Bill Angus has a long history in breeding new wheat varieties for the UK and is a board member of CIMMYT – the largest publicly funded wheat breeder on the planet.
He comments: “Wheat is becoming the ‘new oil’ as consumers see the results of shortages building up globally. Wheat prices have doubled in the last two years, which has significant repercussions in the developed world, but more so in the developing world.
“Wheat is used throughout the world from the everyday loaf of bread through to breakfast cereals as well as being a significant constituent of animal feed and even pet food. If you eat pizza, biscuits, noodles or spaghetti you will be eating wheat.
“The world population has woken up to the environmental mistakes made by us all over the last century. However, the over-reaction of reducing arable land production – including wheat – now when we need it most is counter-intuitive.
“The UK has the best environment for growing wheat, the best growers and the best wheat genetics – so we need to take a deep look at an agenda which revolves around ‘sustainable intensification’.
“Yes, there will be opportunities for lower input and organic production, but we should not take our eye off the fundamental and inescapable need to feed our population and mitigate global shortages.
“From a global perspective, part of the solution lies in increasing wheat productivity and profitability in food-insecure regions where wheat has traditionally been grown.

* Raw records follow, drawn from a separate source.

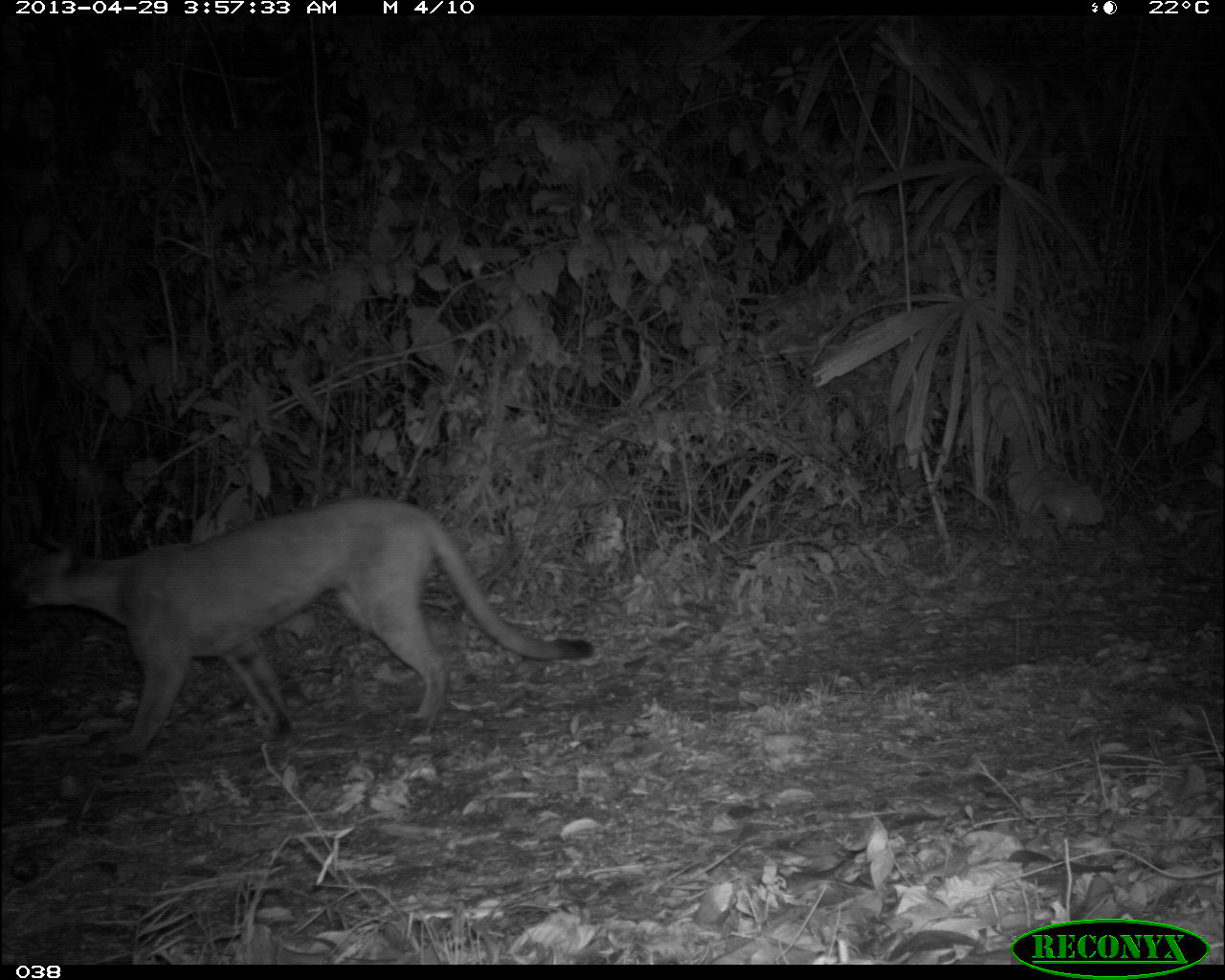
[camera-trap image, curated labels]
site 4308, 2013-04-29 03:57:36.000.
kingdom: Animalia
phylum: Chordata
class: Mammalia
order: Carnivora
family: Felidae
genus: Puma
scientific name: Puma concolor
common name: mountain lion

Also, in supporting the expansion of wheat production into climatically suitable areas in countries which have traditionally relied on imports to meet local demand.
“Politicians and policy makers need to understand that the consequences of wheat shortages are more significant than oil shortages. Oil use can often be optional – food is not. The countries which will suffer most are those already impoverished by wars and severe climatic changes. Poor food supplies will ‘feed’ terrorism, wars and mass migration. All of these are well known consequences.”
Bill Angus refers to Bram Govaerts, Director General of CIMMYT, in adding that global shocks can be anticipated and mitigated. If agricultural research and development were not chronically underinvested, the world would be much better positioned to prevent and respond to agricultural problems that cause food shocks while tackling the climate challenge.
The UK has always been a staunch supporter of wheat breeding research – both domestically and internationally through CIMMYT (The International Centre for Wheat and Maize Improvement) based in Mexico) and this needs to be sustained and expanded.